Granger Remarks on Commerce, Justice, and Science FY21 Subcommittee Markup

Jul 8, 2020

Chairman Serrano, thank you for presenting the fiscal year 2021 Commerce-Justice-Science appropriations bill today.

Before we begin, I want to recognize you, Mr. Chairman, since sadly this is the last subcommittee markup you will chair. 

Mr. Serrano has served in the Congress for 30 years. During his time on the Appropriations Committee, he has been the Chair of the Financial Services Subcommittee and this subcommittee.

His willingness to listen to the concerns of Members of both parties from all parts of the country, as well as his great personality, will be missed.

I also want to thank the Ranking Member, Mr. Aderholt, for his leadership on our Committee and on this bill. He works hard and represents his district and the state well.

I also want to thank him for his leadership on space issues that are so important to our future.

From initiatives that strengthen U.S. competitiveness, to efforts to combat criminal threats and protect children, this bill supports many important priorities of Members on both sides of the aisle.

It helps our nation’s innovators and manufacturers and invests in cutting-edge research and technology.

I commend Chairman Serrano and Chairwoman Lowey for maintaining provisions that protect life. 

However, there are several items that concern me. For example, long-standing language carried for many years to protect Second Amendment rights is stripped from the bill.

The bill makes new investments in science, but only selectively. There is a significant increase for the National Science Foundation, but there is not a penny more for NASA.

Specifically, the bill fails to provide adequate funding for an essential component of NASA’s Artemis Program: the human landing systems on which the first woman will travel to the surface of the moon.

The inadequate amount included for landers undermines prior year investments in deep space exploration. 

Flat funding for NASA reveals a deliberate effort to undercut our path toward renewed American space dominance.

This is shortsighted, to say the least. Being the world leader in space will be expensive, but it won’t be nearly as costly as letting China dominate in space.

For far too long, we have allowed China to challenge us, with negative implications both for our economy and our national security.

The bill also underfunds every one of the Justice Department’s federal law enforcement agencies.
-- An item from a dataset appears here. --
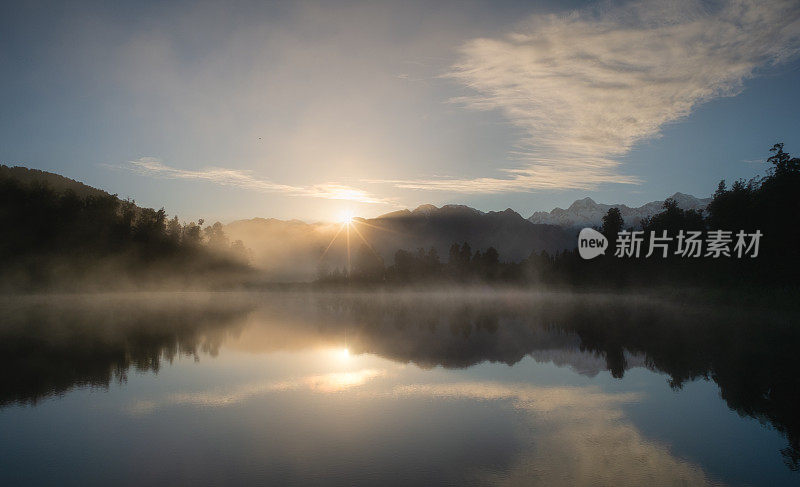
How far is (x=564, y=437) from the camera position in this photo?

Not one has its budget request fulfilled in this bill.

In addition, grant funds for state and local law enforcement partners are conditioned on policies far outside their control.

Funds that might otherwise be available for body cameras, bulletproof vests, investigations, or overtime will be withheld indefinitely.

Funding is directed to a misconduct registry that will publicly report baseless accusations. This will be welcome news to any criminal looking to sideline a good officer.

Unfortunately, this appears to be what “defunding the police” looks like.

This bill demonstrates why a bipartisan, bicameral agreement on policing reform is needed for us to make real progress.

Yet, an attempt to make policing reform as bipartisan as possible was already rejected in the House last week.

I am committed to working with my colleagues to address these disagreements as the appropriations process moves forward. 

In closing, I would like to recognize the Members of the subcommittee and all of the staff for their work. On my staff, I would like to thank Stephanie Gadbois, Darren Benjamin, and Kristin Clarkson.

Thank you, Mr. Chairman, I yield back.